[MATERIAL FOR THE TASK]
Start

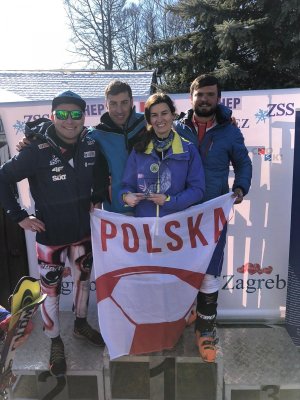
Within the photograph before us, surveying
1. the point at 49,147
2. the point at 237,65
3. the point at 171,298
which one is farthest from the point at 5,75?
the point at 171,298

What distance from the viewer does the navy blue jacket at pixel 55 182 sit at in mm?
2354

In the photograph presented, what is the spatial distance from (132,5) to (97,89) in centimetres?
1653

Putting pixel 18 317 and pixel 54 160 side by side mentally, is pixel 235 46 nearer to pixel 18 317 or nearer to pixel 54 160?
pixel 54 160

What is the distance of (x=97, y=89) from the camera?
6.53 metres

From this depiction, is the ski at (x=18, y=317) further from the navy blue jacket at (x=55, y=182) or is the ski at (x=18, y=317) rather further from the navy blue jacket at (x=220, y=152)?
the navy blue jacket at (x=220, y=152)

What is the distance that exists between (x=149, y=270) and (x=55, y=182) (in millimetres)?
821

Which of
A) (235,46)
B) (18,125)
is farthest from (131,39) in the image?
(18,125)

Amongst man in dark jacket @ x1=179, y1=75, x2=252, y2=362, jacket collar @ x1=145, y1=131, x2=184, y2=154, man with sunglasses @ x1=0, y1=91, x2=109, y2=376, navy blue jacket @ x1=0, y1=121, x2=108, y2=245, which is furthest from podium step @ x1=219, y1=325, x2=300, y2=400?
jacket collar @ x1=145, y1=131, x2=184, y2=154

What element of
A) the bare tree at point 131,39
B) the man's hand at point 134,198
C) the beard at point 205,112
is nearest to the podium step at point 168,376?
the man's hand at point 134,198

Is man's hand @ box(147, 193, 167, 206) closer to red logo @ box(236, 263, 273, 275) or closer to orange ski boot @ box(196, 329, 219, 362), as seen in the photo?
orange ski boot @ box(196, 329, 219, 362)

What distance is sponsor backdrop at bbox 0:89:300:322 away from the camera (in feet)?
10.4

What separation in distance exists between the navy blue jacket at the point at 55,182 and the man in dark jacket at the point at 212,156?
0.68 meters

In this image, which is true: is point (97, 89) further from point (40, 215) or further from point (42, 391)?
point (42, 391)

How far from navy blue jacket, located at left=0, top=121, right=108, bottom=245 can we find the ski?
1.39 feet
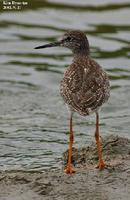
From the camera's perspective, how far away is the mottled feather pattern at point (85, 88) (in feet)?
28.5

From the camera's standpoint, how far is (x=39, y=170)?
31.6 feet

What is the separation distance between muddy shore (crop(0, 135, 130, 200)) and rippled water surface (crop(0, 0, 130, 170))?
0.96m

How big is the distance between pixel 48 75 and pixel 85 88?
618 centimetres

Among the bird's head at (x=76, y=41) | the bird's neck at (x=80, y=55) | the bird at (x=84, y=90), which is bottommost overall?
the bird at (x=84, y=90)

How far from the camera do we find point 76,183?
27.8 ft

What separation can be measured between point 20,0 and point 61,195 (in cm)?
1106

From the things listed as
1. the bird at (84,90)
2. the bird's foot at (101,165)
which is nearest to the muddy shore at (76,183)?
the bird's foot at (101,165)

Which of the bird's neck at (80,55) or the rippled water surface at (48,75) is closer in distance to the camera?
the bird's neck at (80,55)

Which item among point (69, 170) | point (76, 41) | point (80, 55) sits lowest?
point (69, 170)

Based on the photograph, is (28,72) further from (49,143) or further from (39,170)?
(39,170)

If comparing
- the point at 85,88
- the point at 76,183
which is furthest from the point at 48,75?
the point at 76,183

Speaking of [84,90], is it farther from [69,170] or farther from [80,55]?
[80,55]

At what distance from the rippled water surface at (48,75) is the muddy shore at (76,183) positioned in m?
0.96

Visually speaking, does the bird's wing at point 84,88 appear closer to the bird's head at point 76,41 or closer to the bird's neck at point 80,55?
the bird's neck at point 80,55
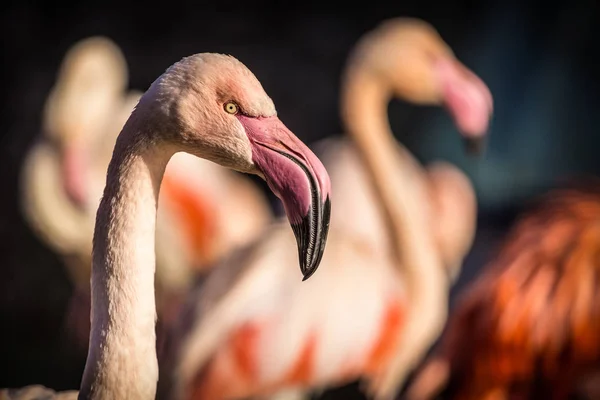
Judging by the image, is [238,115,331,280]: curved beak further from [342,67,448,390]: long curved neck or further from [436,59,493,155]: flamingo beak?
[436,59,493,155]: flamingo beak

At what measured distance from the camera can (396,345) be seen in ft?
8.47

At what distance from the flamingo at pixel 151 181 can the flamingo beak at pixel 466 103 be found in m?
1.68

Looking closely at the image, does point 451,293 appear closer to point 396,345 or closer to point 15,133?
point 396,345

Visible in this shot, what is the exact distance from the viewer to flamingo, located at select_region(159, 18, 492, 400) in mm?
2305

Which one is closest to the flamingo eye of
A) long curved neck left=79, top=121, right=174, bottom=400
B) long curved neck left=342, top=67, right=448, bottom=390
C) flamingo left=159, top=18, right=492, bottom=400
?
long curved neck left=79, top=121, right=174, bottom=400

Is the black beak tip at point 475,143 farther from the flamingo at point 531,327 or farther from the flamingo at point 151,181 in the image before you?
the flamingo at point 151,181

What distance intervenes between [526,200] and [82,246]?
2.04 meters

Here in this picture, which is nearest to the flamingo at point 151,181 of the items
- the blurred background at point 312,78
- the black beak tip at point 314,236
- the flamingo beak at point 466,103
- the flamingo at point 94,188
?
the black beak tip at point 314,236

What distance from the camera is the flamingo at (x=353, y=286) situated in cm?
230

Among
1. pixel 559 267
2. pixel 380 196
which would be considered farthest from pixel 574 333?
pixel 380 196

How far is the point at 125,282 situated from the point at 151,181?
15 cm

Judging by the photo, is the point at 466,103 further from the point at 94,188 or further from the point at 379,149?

End

Omit the pictures, and quote the material above exactly as given.

[RESPONSE FOR THIS EXERCISE]
Within the photograph before us, surveying
1. the point at 49,147
2. the point at 237,65
3. the point at 171,298
which one is farthest from the point at 5,75?
the point at 171,298

What distance from the viewer does the navy blue jacket at pixel 55 182 sit at in mm?
2354

In the photograph presented, what is the spatial distance from (132,5) to (97,89) in centimetres?
1653

Putting pixel 18 317 and pixel 54 160 side by side mentally, is pixel 235 46 nearer to pixel 18 317 or nearer to pixel 54 160?
pixel 54 160

What is the distance of (x=97, y=89) from the camera?
6.53 metres

From this depiction, is the ski at (x=18, y=317) further from the navy blue jacket at (x=55, y=182) or is the ski at (x=18, y=317) rather further from the navy blue jacket at (x=220, y=152)?
the navy blue jacket at (x=220, y=152)

What is the distance that exists between (x=149, y=270) and (x=55, y=182) (in millimetres)?
821

Which of
A) (235,46)
B) (18,125)
is farthest from (131,39) in the image?
(18,125)

Amongst man in dark jacket @ x1=179, y1=75, x2=252, y2=362, jacket collar @ x1=145, y1=131, x2=184, y2=154, man with sunglasses @ x1=0, y1=91, x2=109, y2=376, navy blue jacket @ x1=0, y1=121, x2=108, y2=245, which is furthest from podium step @ x1=219, y1=325, x2=300, y2=400?
jacket collar @ x1=145, y1=131, x2=184, y2=154

What element of
A) the bare tree at point 131,39
B) the man's hand at point 134,198
C) the beard at point 205,112
is nearest to the podium step at point 168,376?
the man's hand at point 134,198

Is man's hand @ box(147, 193, 167, 206) closer to red logo @ box(236, 263, 273, 275) or closer to orange ski boot @ box(196, 329, 219, 362), as seen in the photo?
orange ski boot @ box(196, 329, 219, 362)

What distance is sponsor backdrop at bbox 0:89:300:322 away from the camera (in feet)?
10.4

What separation in distance exists between the navy blue jacket at the point at 55,182 and the man in dark jacket at the point at 212,156?
0.68 meters

In this image, which is true: is point (97, 89) further from point (40, 215) or further from point (42, 391)?
point (42, 391)

How far from navy blue jacket, located at left=0, top=121, right=108, bottom=245 can we find the ski?
1.39 feet
From the camera's perspective, how far away is the mottled feather pattern at point (85, 88) (in feet)?
28.5

From the camera's standpoint, how far is (x=39, y=170)?
31.6 feet

What is the separation distance between muddy shore (crop(0, 135, 130, 200)) and rippled water surface (crop(0, 0, 130, 170))?
0.96m

How big is the distance between pixel 48 75 and pixel 85 88?
618 centimetres

Among the bird's head at (x=76, y=41) | the bird's neck at (x=80, y=55) | the bird at (x=84, y=90), which is bottommost overall?
the bird at (x=84, y=90)

How far from the camera do we find point 76,183?
27.8 ft

What separation can be measured between point 20,0 and point 61,195 (in cm)?
1106

From the things listed as
1. the bird at (84,90)
2. the bird's foot at (101,165)
which is nearest to the muddy shore at (76,183)?
the bird's foot at (101,165)

Which of the bird's neck at (80,55) or the rippled water surface at (48,75) is closer in distance to the camera?
the bird's neck at (80,55)

Which item among point (69, 170) | point (76, 41) | point (80, 55) sits lowest?
point (69, 170)

Based on the photograph, is (28,72) further from (49,143) or further from (39,170)?
(39,170)

If comparing
- the point at 85,88
- the point at 76,183
which is furthest from the point at 48,75?
the point at 76,183

Speaking of [84,90], is it farther from [69,170] or farther from [80,55]?
[80,55]

At what distance from the rippled water surface at (48,75) is the muddy shore at (76,183) positioned in m?
0.96

Visually speaking, does the bird's wing at point 84,88 appear closer to the bird's head at point 76,41 or closer to the bird's neck at point 80,55?
the bird's neck at point 80,55
Judging by the image, is [238,115,331,280]: curved beak further from [342,67,448,390]: long curved neck or further from [436,59,493,155]: flamingo beak?
[436,59,493,155]: flamingo beak

At what measured distance from the camera can (396,345) be seen in ft?
8.47

At what distance from the flamingo at pixel 151 181 can the flamingo beak at pixel 466 103 be found in m?
1.68

Looking closely at the image, does point 451,293 appear closer to point 396,345 or closer to point 15,133?
point 396,345

Visible in this shot, what is the exact distance from the viewer to flamingo, located at select_region(159, 18, 492, 400) in mm?
2305

Which one is closest to the flamingo eye of
A) long curved neck left=79, top=121, right=174, bottom=400
B) long curved neck left=342, top=67, right=448, bottom=390
C) flamingo left=159, top=18, right=492, bottom=400
?
long curved neck left=79, top=121, right=174, bottom=400

Is the black beak tip at point 475,143 farther from the flamingo at point 531,327 or farther from the flamingo at point 151,181 in the image before you?
the flamingo at point 151,181

What distance intervenes between [526,200] and [82,246]?
2.04 meters

Here in this picture, which is nearest to the flamingo at point 151,181 of the items
- the blurred background at point 312,78
- the black beak tip at point 314,236
- the flamingo beak at point 466,103
- the flamingo at point 94,188
?
the black beak tip at point 314,236

What distance from the camera is the flamingo at (x=353, y=286) situated in cm?
230

Among
1. pixel 559 267
2. pixel 380 196
which would be considered farthest from pixel 574 333?
pixel 380 196

How far is the point at 125,282 situated from the point at 151,181?
15 cm

Judging by the photo, is the point at 466,103 further from the point at 94,188 or further from the point at 379,149?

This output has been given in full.